Interesting. To update this thread since it's here, I ended up going with the Bilstein 7100 12" short body in the front with 275/78 valving and the 10" 5150's in the rear with 255/70 valving. The front springs are 8" Skyjacker with one coil removed (which are pretty stiff) and the Prothane poly coil inserts for bumpstops. Rear springs are mostly 1/2 Chevy with an MJ main leaf, 5" longer than stock XJ, with liners, and poly bumpstops.

It's not perfect in the fast stuff, but it's pretty good. And not a very expensive setup.
 
Interesting. To update this thread since it's here, I ended up going with the Bilstein 7100 12" short body in the front with 275/78 valving and the 10" 5150's in the rear with 255/70 valving. The front springs are 8" Skyjacker with one coil removed (which are pretty stiff) and the Prothane poly coil inserts for bumpstops. Rear springs are mostly 1/2 Chevy with an MJ main leaf, 5" longer than stock XJ, with liners, and poly bumpstops.
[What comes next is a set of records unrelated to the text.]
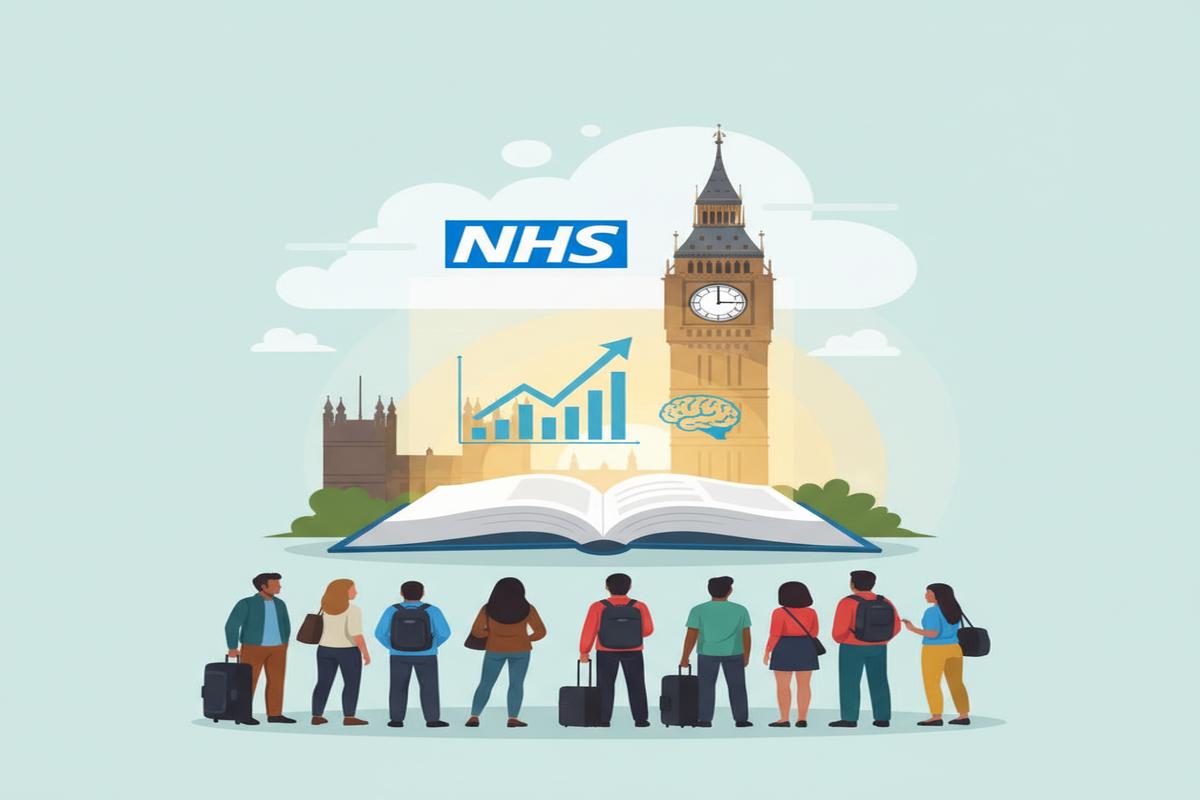 İngiltere'de Klinik Psikologlar Ne Kadar Kazanıyor?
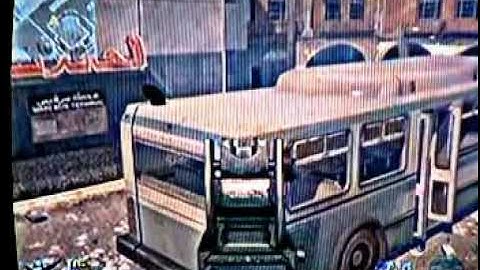 MW2 Karachi Secrets and Glitches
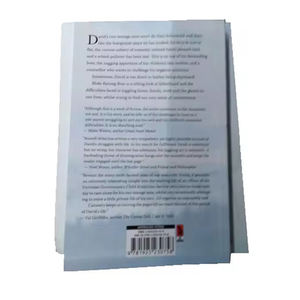 Impression de livres personnalisés à couverture souple, services de haute qualité, impression numérique sur carton offset, options les plus vendues - Product Image 2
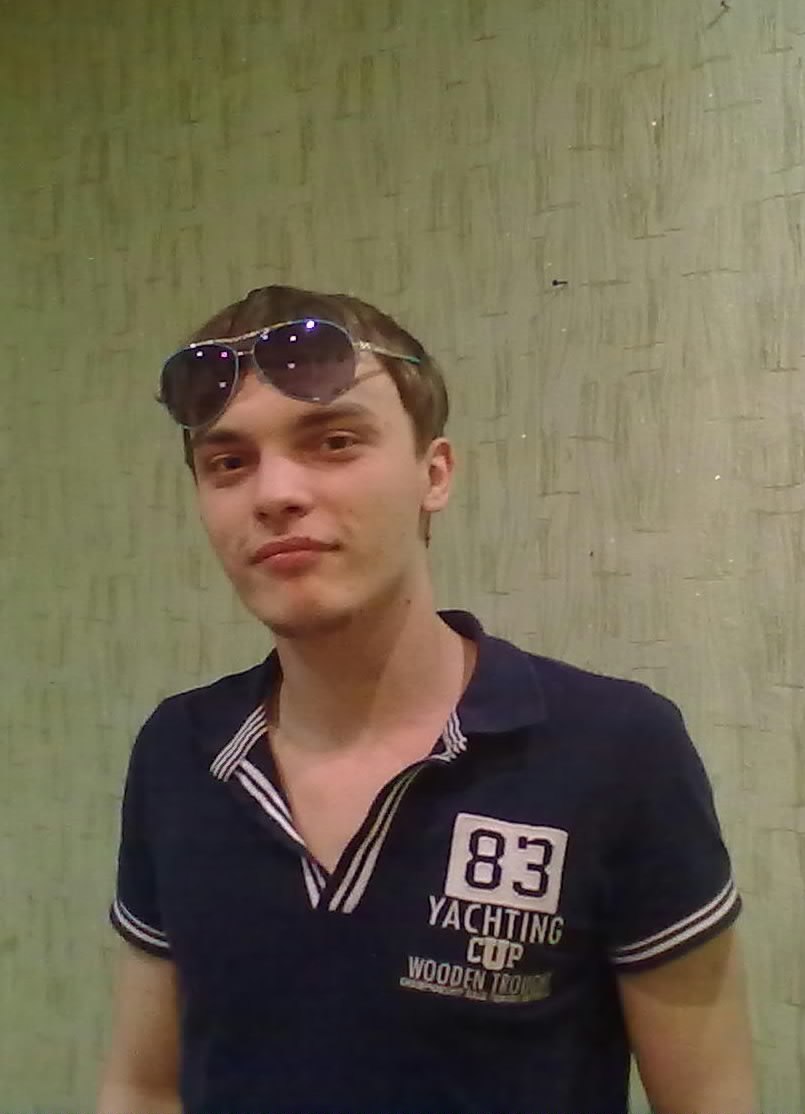 Максим Ященко | Нижневартовск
It's not perfect in the fast stuff, but it's pretty good. And not a very expensive setup.


lol nice work updating in 3 years! (yeah i know it had probably dissapeared from sight and memory)
 
Interesting. To update this thread since it's here, I ended up going with the Bilstein 7100 12" short body in the front with 275/78 valving and the 10" 5150's in the rear with 255/70 valving. The front springs are 8" Skyjacker with one coil removed (which are pretty stiff) and the Prothane poly coil inserts for bumpstops. Rear springs are mostly 1/2 Chevy with an MJ main leaf, 5" longer than stock XJ, with liners, and poly bumpstops.

It's not perfect in the fast stuff, but it's pretty good. And not a very expensive setup.

This was on the bobtail, correct?
 
goatman, how did those front upper shock mounts work with the foxes. You said you gained 1.5" of travel using the stock mounting location/design but the main reason to lower it is two spread the load over a larger portion of where the shocks mount. Did you ever crack the upper mounting locations when you were running the shock like this?

What would be supper trick is if somebody would make some rounded out plate to weld to the top of the shock mounting location that we could just drill a hole into to put the threaded rod of the shock through. That's probably just entail a shitload of hammering out some plate steel. This way we'd gain the travel and strength of that mounting spot.
 
This was on the bobtail, correct?


Yes, this is on the yellow XJ, not the buggy.



goatman, how did those front upper shock mounts work with the foxes. You said you gained 1.5" of travel using the stock mounting location/design but the main reason to lower it is two spread the load over a larger portion of where the shocks mount. Did you ever crack the upper mounting locations when you were running the shock like this?

What would be supper trick is if somebody would make some rounded out plate to weld to the top of the shock mounting location that we could just drill a hole into to put the threaded rod of the shock through. That's probably just entail a shitload of hammering out some plate steel. This way we'd gain the travel and strength of that mounting spot.

I never ended up getting the Fox's, I went with the 7100's instead. The 7100's are a bar mount, so I used the JKS shock adapters. I made the lower shock mounts where they needed to be to work right.

All the years that I ran a post top I never cracked the steel of the inner fender. I did tear up a few bushings.